(Problem to work on): Filter the data below and copy each line that contains the word "nearest". Case counts.

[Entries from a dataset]

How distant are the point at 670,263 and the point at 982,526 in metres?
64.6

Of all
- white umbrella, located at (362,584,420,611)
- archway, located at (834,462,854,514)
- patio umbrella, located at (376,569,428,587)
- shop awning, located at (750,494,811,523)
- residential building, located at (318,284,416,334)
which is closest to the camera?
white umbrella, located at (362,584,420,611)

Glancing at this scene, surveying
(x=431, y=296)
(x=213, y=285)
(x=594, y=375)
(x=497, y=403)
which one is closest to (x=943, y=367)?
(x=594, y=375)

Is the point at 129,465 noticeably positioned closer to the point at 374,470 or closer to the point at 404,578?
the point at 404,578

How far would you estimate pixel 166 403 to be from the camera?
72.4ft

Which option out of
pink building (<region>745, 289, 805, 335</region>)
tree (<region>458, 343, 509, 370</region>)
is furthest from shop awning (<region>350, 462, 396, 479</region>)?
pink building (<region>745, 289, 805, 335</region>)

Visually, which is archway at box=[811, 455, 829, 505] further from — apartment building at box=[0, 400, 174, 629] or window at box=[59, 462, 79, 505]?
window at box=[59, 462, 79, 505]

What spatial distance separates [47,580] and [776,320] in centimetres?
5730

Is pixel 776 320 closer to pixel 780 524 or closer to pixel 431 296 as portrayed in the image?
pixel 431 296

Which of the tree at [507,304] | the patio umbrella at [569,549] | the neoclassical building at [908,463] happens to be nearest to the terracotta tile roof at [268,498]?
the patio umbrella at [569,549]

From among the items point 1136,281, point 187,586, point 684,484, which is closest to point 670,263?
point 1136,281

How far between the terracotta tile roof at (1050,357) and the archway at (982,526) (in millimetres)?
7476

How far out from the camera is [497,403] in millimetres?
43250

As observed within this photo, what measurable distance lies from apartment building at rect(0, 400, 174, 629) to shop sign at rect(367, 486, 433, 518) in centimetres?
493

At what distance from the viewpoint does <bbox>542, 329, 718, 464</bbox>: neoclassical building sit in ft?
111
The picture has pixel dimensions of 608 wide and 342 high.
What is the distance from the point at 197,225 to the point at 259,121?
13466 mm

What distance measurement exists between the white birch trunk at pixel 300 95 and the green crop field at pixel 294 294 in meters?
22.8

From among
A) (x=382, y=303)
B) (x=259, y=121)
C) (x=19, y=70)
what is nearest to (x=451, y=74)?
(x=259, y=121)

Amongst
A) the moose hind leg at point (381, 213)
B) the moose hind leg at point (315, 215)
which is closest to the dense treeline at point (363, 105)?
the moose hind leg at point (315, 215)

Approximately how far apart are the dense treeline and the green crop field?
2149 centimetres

(Exercise solution):
Which of the tree at [507,304] | the patio umbrella at [569,549] | the neoclassical building at [908,463] happens to be nearest to the terracotta tile roof at [268,498]?
what is nearest to (x=451, y=74)?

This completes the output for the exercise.